AIM OF THE EXERCISE
Extract the text of every row below word for word, leaving the pictures out.

>> START SOURCE DATA

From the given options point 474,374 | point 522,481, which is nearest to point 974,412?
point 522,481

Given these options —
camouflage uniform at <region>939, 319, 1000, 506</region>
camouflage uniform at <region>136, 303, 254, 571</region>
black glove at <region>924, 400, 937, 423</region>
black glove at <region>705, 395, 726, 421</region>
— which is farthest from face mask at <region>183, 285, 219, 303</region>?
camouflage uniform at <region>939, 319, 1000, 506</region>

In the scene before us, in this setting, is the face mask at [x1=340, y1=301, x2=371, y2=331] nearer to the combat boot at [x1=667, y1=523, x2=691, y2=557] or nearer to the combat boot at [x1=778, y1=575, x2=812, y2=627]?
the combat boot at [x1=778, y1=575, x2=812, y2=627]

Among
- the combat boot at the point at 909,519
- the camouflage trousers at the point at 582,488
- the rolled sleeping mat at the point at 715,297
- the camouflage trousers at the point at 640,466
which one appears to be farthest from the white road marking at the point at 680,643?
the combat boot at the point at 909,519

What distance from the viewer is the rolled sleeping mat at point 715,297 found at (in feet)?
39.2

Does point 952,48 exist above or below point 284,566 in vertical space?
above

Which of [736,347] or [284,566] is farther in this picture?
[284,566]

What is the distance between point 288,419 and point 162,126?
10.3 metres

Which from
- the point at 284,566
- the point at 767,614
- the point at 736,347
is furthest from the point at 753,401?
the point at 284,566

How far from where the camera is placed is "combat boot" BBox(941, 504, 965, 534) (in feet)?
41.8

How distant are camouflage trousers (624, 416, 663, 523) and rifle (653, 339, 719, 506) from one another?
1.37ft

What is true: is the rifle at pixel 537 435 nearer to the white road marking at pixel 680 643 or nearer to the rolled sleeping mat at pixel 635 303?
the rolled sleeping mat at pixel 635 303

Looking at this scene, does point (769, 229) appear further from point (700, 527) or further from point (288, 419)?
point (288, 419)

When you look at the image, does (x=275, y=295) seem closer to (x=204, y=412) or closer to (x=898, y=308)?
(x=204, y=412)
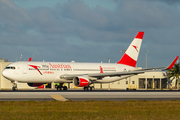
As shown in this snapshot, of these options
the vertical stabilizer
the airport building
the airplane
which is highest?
the vertical stabilizer

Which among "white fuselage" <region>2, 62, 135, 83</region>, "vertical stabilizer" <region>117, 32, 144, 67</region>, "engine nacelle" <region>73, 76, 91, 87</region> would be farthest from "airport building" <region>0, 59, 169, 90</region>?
"engine nacelle" <region>73, 76, 91, 87</region>

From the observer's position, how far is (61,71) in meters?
48.4

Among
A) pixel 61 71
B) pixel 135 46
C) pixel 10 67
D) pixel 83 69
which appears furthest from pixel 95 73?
pixel 10 67

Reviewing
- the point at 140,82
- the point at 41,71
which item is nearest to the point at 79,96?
the point at 41,71

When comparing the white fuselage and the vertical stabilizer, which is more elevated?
the vertical stabilizer
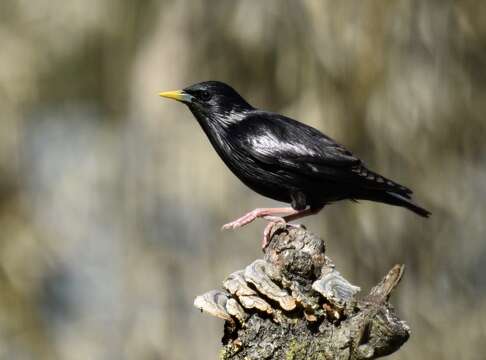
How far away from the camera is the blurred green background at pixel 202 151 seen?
926 centimetres

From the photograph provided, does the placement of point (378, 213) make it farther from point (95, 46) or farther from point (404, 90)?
point (95, 46)

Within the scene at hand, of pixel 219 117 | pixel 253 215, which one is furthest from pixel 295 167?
pixel 219 117

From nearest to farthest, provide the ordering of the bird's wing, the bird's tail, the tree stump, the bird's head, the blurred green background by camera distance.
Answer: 1. the tree stump
2. the bird's wing
3. the bird's tail
4. the bird's head
5. the blurred green background

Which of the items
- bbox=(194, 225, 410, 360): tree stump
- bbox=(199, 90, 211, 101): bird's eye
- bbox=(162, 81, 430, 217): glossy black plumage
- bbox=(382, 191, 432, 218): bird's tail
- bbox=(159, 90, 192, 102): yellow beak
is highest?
bbox=(199, 90, 211, 101): bird's eye

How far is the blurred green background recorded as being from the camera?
9.26 m

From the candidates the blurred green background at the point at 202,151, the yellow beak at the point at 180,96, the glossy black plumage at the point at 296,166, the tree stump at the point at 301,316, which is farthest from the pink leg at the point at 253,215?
the blurred green background at the point at 202,151

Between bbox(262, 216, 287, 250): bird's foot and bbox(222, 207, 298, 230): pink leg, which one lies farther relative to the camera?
bbox(222, 207, 298, 230): pink leg

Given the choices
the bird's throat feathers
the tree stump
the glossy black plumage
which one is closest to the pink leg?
the glossy black plumage

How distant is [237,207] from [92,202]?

>> END SOURCE DATA

ANSWER FOR THIS EXERCISE
From the given options point 474,374 | point 522,481, which is nearest to point 974,412?
point 522,481

Given these options —
camouflage uniform at <region>939, 319, 1000, 506</region>
camouflage uniform at <region>136, 303, 254, 571</region>
black glove at <region>924, 400, 937, 423</region>
black glove at <region>705, 395, 726, 421</region>
— which is farthest from face mask at <region>183, 285, 219, 303</region>?
camouflage uniform at <region>939, 319, 1000, 506</region>

In the scene before us, in this setting, is the face mask at [x1=340, y1=301, x2=371, y2=331] nearer to the combat boot at [x1=667, y1=523, x2=691, y2=557] or nearer to the combat boot at [x1=778, y1=575, x2=812, y2=627]?
the combat boot at [x1=778, y1=575, x2=812, y2=627]

Among
- the combat boot at the point at 909,519
- the camouflage trousers at the point at 582,488
- the rolled sleeping mat at the point at 715,297
- the camouflage trousers at the point at 640,466
which one appears to be farthest from the white road marking at the point at 680,643?
the combat boot at the point at 909,519

What distance from the viewer is the rolled sleeping mat at point 715,297 found at (in feet)?
39.2

Does point 952,48 exist above or below point 284,566 in vertical space?
above

Which of [736,347] or [284,566] is farther in this picture?
[284,566]

What is the distance between point 288,419 and point 162,126?
10.3 metres

Which from
- the point at 284,566
- the point at 767,614
- the point at 736,347
is furthest from the point at 753,401?
the point at 284,566

How far from where the camera is placed is "combat boot" BBox(941, 504, 965, 534) (in feet)?
41.8

How distant are camouflage trousers (624, 416, 663, 523) and rifle (653, 339, 719, 506) from one another?
1.37ft

What is true: is the rifle at pixel 537 435 nearer to the white road marking at pixel 680 643 or nearer to the rolled sleeping mat at pixel 635 303?
the rolled sleeping mat at pixel 635 303

Looking at this scene, does point (769, 229) appear further from point (700, 527) or further from point (288, 419)?
point (288, 419)

When you look at the image, does (x=275, y=295) seem closer to (x=204, y=412) or closer to (x=898, y=308)?
(x=204, y=412)
As shown in this snapshot, of these options
the vertical stabilizer
the airport building
the airplane
which is highest?
the vertical stabilizer

Which among "white fuselage" <region>2, 62, 135, 83</region>, "vertical stabilizer" <region>117, 32, 144, 67</region>, "engine nacelle" <region>73, 76, 91, 87</region> would be farthest from "airport building" <region>0, 59, 169, 90</region>?
"engine nacelle" <region>73, 76, 91, 87</region>

From the observer's position, how far is (61,71) in meters?
48.4

Among
A) pixel 61 71
B) pixel 135 46
C) pixel 10 67
D) pixel 83 69
which appears furthest from pixel 95 73?
pixel 10 67

Reviewing
- the point at 140,82
- the point at 41,71
which item is nearest to the point at 79,96?
the point at 41,71

When comparing the white fuselage and the vertical stabilizer, which is more elevated?
the vertical stabilizer
How far away from the camera is the blurred green background at pixel 202 151 seen?
926 centimetres

From the photograph provided, does the placement of point (378, 213) make it farther from point (95, 46) or farther from point (404, 90)?
point (95, 46)

Within the scene at hand, of pixel 219 117 | pixel 253 215, which one is furthest from pixel 295 167?
pixel 219 117

From nearest to farthest, provide the ordering of the bird's wing, the bird's tail, the tree stump, the bird's head, the blurred green background by camera distance.
Answer: 1. the tree stump
2. the bird's wing
3. the bird's tail
4. the bird's head
5. the blurred green background

Which of the items
- bbox=(194, 225, 410, 360): tree stump
- bbox=(199, 90, 211, 101): bird's eye
- bbox=(162, 81, 430, 217): glossy black plumage
- bbox=(382, 191, 432, 218): bird's tail
- bbox=(159, 90, 192, 102): yellow beak
is highest?
bbox=(199, 90, 211, 101): bird's eye

How far is the blurred green background recorded as being from the camera?
9.26 m

From the candidates the blurred green background at the point at 202,151, the yellow beak at the point at 180,96, the glossy black plumage at the point at 296,166, the tree stump at the point at 301,316, which is farthest from the pink leg at the point at 253,215?
the blurred green background at the point at 202,151

Between bbox(262, 216, 287, 250): bird's foot and bbox(222, 207, 298, 230): pink leg, which one lies farther relative to the camera?
bbox(222, 207, 298, 230): pink leg

Given the choices
the bird's throat feathers
the tree stump
the glossy black plumage
which one is closest to the pink leg?
the glossy black plumage

How distant is [237,207] from [92,202]?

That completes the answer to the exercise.